In some aspects I agree with you. The brachiocephalic is contributing more as the pressure gradients there are higher (but not much) and I would have pursued this if it was an option. However, I have a a lot of tension and discomfort on the right of my face, neck, jaw, travelling up into my ear and mostly at the back of the throat exactly where the styloid/jugular is. The pulsatile tinnitus is in my right ear too. All I can say is I know I have symptoms related to the right side because I can feel it. It’s perfectly possible yes that this right side compression would be asymptomatic, without the build up of pressure from the left side too, but the right side is definitely impacting substantially and incidentally, has the far greater build up of collaterals. Put it like this, if Mr Axon was in my body I’m pretty confident he would have proceeded.
Also, he stated that there wasn’t a surgeon in the world who would operate on the brachiocephalic at the moment. So the option of reducing the pressure on the right may or not have helped, but I now have no other options.
Unfortunately, the team in the UK are under pressure recently to justify their procedures. Mr Axon said that he treats the styloid process and pulsatile tinnitus primarily and that the fact that I have no other options is unfortunately irrelevant. So I could have this operation if I had fewer and milder symptoms it seems, even with the associated risks, and it’s far less invasive/risky than a brachiocephalic by-pass even if it were an option.
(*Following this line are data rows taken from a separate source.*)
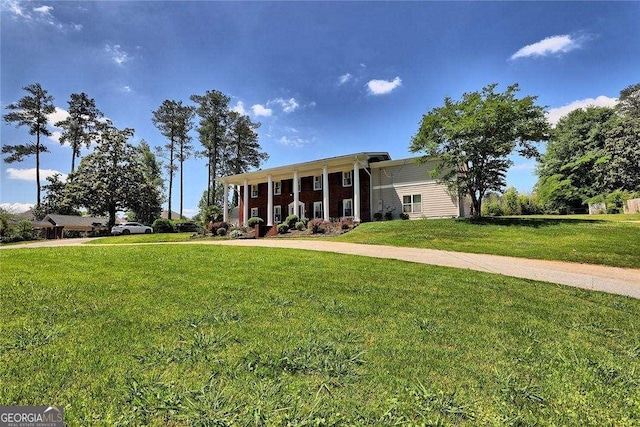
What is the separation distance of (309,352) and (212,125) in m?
42.5

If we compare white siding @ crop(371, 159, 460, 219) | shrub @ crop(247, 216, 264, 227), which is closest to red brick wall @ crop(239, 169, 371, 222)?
white siding @ crop(371, 159, 460, 219)

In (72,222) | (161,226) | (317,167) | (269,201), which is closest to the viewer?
(317,167)

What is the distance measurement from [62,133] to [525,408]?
53119 millimetres

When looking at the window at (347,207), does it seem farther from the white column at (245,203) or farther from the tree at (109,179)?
the tree at (109,179)

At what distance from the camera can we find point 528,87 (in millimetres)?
17391

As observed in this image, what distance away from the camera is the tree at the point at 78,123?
40.5 metres

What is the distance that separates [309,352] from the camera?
3230mm

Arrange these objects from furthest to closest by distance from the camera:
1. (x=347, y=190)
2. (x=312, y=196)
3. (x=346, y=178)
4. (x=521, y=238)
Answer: (x=312, y=196), (x=346, y=178), (x=347, y=190), (x=521, y=238)

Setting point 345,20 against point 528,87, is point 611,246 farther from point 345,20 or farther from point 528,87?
point 345,20

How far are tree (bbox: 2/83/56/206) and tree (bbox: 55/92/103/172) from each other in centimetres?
244

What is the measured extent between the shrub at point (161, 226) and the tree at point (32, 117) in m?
19.6

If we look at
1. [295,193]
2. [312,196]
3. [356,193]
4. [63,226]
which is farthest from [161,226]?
[356,193]

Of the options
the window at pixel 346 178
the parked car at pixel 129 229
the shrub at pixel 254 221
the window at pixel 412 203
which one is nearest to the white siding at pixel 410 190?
the window at pixel 412 203

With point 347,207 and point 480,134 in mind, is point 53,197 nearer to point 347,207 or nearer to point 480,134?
point 347,207
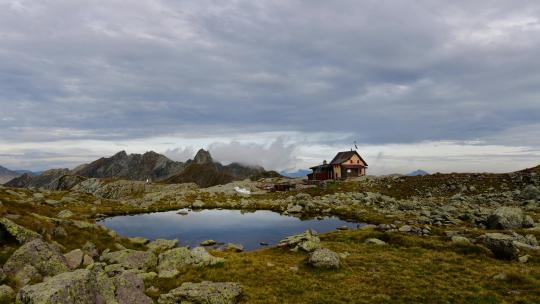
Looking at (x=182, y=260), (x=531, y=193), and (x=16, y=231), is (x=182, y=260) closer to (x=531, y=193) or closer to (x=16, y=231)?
(x=16, y=231)

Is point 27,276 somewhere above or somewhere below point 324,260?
above

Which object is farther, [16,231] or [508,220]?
[508,220]

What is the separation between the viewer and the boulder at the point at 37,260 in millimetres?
22652

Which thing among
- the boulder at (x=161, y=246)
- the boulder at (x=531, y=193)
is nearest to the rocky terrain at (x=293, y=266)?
the boulder at (x=161, y=246)

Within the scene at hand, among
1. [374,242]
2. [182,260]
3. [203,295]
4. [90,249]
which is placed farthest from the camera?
[374,242]

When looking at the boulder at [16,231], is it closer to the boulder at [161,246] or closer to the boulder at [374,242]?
the boulder at [161,246]

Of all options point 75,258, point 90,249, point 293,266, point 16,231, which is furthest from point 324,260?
point 16,231

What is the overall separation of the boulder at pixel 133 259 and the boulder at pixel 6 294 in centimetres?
1038

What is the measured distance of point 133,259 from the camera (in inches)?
1214

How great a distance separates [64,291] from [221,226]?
51.2 metres

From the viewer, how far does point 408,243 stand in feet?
128

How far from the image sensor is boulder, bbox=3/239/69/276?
2265 centimetres

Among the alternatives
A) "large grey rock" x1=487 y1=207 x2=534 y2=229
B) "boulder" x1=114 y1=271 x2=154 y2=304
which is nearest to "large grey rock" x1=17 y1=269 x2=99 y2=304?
"boulder" x1=114 y1=271 x2=154 y2=304

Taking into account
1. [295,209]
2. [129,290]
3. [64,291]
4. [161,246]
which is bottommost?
[161,246]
Mr Axon didn’t look at the scans again - that’s not why he changed his mind. The group had another meeting this week, where one of them brought up the brachiocephalic and so he called me and asked which symptoms bothered me most. He had not associated me with the patient booked in for surgery privately on Thursday and was calling as a follow up to my cat venogram on the NHS. What happened is they had a meeting last month where I came up as a private patient and they agreed the surgery and then they had a meeting this month where I was discussed as an NHS patient. It seems I prioritised my symptoms in the wrong order this time and sadly it’s as simple as that. More recently Mr Axon is trying to concentrate on the pulsatile tinnitus, which although pretty constant, I’ve learnt to live with, so it was not a high priority for me. The ballooning of the right jugular vein also gave me relief of symptoms for about 10 days which they knew about. The ballooning of the left brachiocephalic did the same, so not markedly better. I understand their need to be cautious and follow a strict protocol and I don’t doubt Mr Axon’s compassion, but with my knowledge of my own symptoms and the alternatives available I think this was the wrong call.
I now have to start again looking abroad for someone to help.